Excerpted text >>
────────────────────────────────────────

Plants in alpine ecosystems are exposed to extreme environmental stresses, including low temperature, poor soil quality, strong winds and UV radiation. Despite this, the biodiversity of mountain ecosystems is extremely rich. A large number of studies have tried to determine the mechanisms driving plant diversity and distribution on a global scale, but the diverse and endemic alpine herbs found in harsh environments, showing adaptive evolution, require more research.
In their new study published in AoBP, Zhang et al. focus on the diversity, endemism and adaptation of the Saussurea genus, one of the northern hemisphere’s highest-altitude plant genera. Theuppermost altitudinal limit of Saussurea (ca. 6300 m) is the highest altitude of seed plants on record. Saussurea is one of the largest genera in the Asteraceae family, containing 460–490 herbaceous species. They have evolved a high diversity of specialized morphological traits adapting them to the wide range of environmental stresses experienced in mountain regions. Within the genus, there are species with woolly leaves, species exhibiting cushion and rosette forms, and even species with “greenhouse” bracts that help to maintain warmer inflorescence temperatures. This diversity makes Saussurea an excellent model to study speciation, diversification, and distribution of mountain species.

────────────────────────────────────────

(Quantitative chart reasoning data)
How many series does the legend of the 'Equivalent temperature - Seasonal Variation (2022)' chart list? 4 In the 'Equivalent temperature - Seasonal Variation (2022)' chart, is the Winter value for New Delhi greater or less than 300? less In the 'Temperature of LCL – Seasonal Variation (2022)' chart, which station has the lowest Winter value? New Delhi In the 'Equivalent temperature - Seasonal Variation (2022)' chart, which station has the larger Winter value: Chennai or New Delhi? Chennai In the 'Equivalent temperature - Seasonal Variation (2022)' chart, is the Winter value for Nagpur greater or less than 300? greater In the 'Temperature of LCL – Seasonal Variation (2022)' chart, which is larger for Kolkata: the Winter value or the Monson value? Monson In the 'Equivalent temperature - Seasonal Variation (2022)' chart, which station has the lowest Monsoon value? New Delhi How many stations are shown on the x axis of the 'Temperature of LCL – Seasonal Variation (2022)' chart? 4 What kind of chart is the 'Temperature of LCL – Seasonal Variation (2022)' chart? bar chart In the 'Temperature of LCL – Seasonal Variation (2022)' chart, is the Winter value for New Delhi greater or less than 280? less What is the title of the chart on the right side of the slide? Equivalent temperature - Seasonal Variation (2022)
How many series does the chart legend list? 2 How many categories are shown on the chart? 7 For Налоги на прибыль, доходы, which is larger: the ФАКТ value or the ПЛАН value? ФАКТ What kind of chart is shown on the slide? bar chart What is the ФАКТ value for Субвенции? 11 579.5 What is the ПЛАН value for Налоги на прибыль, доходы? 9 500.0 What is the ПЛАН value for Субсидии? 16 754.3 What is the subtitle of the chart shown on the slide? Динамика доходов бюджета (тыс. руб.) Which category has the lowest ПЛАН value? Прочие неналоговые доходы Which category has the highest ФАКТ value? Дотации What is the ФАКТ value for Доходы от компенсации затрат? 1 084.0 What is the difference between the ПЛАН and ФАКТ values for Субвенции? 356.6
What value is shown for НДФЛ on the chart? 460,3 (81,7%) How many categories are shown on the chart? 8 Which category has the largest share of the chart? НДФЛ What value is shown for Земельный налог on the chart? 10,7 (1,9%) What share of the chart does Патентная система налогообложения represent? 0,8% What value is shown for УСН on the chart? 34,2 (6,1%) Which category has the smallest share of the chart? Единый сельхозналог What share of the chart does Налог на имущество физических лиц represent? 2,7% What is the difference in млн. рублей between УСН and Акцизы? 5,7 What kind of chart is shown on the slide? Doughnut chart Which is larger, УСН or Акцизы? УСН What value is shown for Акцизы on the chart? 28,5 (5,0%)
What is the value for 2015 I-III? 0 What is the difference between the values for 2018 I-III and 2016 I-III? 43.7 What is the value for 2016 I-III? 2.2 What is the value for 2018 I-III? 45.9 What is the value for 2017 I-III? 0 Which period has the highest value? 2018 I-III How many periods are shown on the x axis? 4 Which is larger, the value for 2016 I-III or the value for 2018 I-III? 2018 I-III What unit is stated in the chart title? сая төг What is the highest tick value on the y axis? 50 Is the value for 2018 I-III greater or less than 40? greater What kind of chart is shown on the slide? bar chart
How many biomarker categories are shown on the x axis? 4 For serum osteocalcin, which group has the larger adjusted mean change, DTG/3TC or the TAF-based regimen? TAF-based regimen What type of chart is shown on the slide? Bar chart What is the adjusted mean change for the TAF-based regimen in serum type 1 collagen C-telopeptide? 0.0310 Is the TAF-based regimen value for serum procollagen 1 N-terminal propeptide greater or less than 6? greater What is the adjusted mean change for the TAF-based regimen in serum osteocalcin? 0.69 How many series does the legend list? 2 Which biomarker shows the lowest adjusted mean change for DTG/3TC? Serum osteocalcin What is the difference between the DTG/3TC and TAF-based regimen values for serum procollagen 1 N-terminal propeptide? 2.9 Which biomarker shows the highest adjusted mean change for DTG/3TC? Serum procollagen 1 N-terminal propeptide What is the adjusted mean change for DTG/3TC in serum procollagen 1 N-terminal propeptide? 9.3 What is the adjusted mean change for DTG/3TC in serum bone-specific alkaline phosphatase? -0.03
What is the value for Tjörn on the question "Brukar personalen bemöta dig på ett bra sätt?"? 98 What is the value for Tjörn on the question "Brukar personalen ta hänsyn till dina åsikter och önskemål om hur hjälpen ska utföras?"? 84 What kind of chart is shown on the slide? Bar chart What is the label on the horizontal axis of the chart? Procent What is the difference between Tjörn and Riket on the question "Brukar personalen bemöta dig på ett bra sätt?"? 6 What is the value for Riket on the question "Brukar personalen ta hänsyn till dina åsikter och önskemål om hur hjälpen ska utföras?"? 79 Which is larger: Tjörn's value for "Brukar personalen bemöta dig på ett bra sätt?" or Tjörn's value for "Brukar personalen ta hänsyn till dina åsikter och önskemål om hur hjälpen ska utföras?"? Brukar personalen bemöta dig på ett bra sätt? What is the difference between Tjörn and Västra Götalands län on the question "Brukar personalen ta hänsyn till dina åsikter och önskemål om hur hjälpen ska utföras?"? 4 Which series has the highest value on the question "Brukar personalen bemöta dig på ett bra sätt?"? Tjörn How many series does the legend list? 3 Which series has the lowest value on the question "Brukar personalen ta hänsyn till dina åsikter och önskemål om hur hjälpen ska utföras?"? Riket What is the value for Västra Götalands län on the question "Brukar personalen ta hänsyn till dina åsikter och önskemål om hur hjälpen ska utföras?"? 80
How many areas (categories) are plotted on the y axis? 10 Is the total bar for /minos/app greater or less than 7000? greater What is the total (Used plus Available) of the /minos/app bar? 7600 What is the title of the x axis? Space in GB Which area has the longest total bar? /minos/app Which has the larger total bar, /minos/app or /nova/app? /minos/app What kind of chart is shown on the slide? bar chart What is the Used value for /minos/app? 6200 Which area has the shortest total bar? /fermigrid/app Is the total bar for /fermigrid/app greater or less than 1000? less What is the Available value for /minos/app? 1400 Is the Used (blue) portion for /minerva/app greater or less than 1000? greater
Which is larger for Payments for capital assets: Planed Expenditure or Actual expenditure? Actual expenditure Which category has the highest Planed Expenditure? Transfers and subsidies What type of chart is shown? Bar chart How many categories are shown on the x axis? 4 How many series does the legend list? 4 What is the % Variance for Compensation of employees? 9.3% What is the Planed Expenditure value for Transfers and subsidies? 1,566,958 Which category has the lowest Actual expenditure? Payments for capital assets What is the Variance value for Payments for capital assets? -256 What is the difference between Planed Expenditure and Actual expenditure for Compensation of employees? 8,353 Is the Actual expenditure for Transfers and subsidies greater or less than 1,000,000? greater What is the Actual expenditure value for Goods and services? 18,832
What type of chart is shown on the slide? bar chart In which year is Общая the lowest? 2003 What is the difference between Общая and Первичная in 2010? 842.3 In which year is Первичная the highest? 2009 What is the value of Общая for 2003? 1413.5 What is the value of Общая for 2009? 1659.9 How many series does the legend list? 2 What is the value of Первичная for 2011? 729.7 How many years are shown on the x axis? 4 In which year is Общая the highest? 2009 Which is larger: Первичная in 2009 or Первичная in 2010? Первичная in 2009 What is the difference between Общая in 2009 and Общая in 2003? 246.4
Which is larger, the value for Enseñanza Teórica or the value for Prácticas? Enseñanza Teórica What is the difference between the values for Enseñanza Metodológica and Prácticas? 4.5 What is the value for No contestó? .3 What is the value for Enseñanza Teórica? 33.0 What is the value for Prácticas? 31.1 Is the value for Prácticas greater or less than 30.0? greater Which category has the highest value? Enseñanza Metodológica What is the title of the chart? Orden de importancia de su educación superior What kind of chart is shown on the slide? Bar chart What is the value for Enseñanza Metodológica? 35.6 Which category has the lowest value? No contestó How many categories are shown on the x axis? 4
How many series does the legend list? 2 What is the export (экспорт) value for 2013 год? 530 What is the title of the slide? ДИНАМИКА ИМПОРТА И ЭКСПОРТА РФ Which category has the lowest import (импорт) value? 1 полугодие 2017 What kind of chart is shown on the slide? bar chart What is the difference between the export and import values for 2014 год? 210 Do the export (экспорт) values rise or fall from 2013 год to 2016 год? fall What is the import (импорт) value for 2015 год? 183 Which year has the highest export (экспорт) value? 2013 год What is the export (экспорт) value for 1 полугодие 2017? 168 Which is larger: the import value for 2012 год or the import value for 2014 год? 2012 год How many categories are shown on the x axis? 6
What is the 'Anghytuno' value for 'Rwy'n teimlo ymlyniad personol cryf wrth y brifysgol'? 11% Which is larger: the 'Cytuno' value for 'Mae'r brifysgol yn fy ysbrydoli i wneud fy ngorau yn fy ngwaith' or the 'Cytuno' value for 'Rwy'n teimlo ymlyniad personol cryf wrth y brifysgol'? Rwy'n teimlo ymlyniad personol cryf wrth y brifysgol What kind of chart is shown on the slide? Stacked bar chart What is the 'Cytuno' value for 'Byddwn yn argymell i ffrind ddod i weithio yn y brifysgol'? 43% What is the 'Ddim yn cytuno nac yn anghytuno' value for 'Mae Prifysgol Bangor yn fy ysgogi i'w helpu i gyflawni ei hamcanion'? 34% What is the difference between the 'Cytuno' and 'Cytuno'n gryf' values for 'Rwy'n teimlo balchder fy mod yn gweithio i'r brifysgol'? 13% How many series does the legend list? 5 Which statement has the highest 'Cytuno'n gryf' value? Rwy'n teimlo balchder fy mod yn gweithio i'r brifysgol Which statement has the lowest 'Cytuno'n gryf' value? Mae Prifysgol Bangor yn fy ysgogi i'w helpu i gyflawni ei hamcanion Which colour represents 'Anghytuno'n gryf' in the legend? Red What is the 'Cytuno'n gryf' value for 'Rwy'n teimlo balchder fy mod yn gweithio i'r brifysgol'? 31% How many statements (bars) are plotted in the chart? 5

────────────────────────────────────────

Exercises to complete >>
**A.** Answer these questions about the Saussurea passage:
(i) Which environmental stresses are alpine plants exposed to?
(ii) To which family does Saussurea belong?
(iii) How many herbaceous species does the genus contain?
**B.** In the Saussurea passage, what does the part between "In their new" and "of mountain species.", inclusive, read like with "inflorescence" replaced by "flower"?
Rely on the text alone, not on the lines.

Task-by-task answers >>
**A.**
(i) Low temperature, poor soil quality, strong winds and UV radiation.
(ii) The Asteraceae family.
(iii) 460–490.

**B.**
In their new study published in AoBP, Zhang et al. focus on the diversity, endemism and adaptation of the Saussurea genus, one of the northern hemisphere’s highest-altitude plant genera. Theuppermost altitudinal limit of Saussurea (ca. 6300 m) is the highest altitude of seed plants on record. Saussurea is one of the largest genera in the Asteraceae family, containing 460–490 herbaceous species. They have evolved a high diversity of specialized morphological traits adapting them to the wide range of environmental stresses experienced in mountain regions. Within the genus, there are species with woolly leaves, species exhibiting cushion and rosette forms, and even species with “greenhouse” bracts that help to maintain warmer flower temperatures. This diversity makes Saussurea an excellent model to study speciation, diversification, and distribution of mountain species.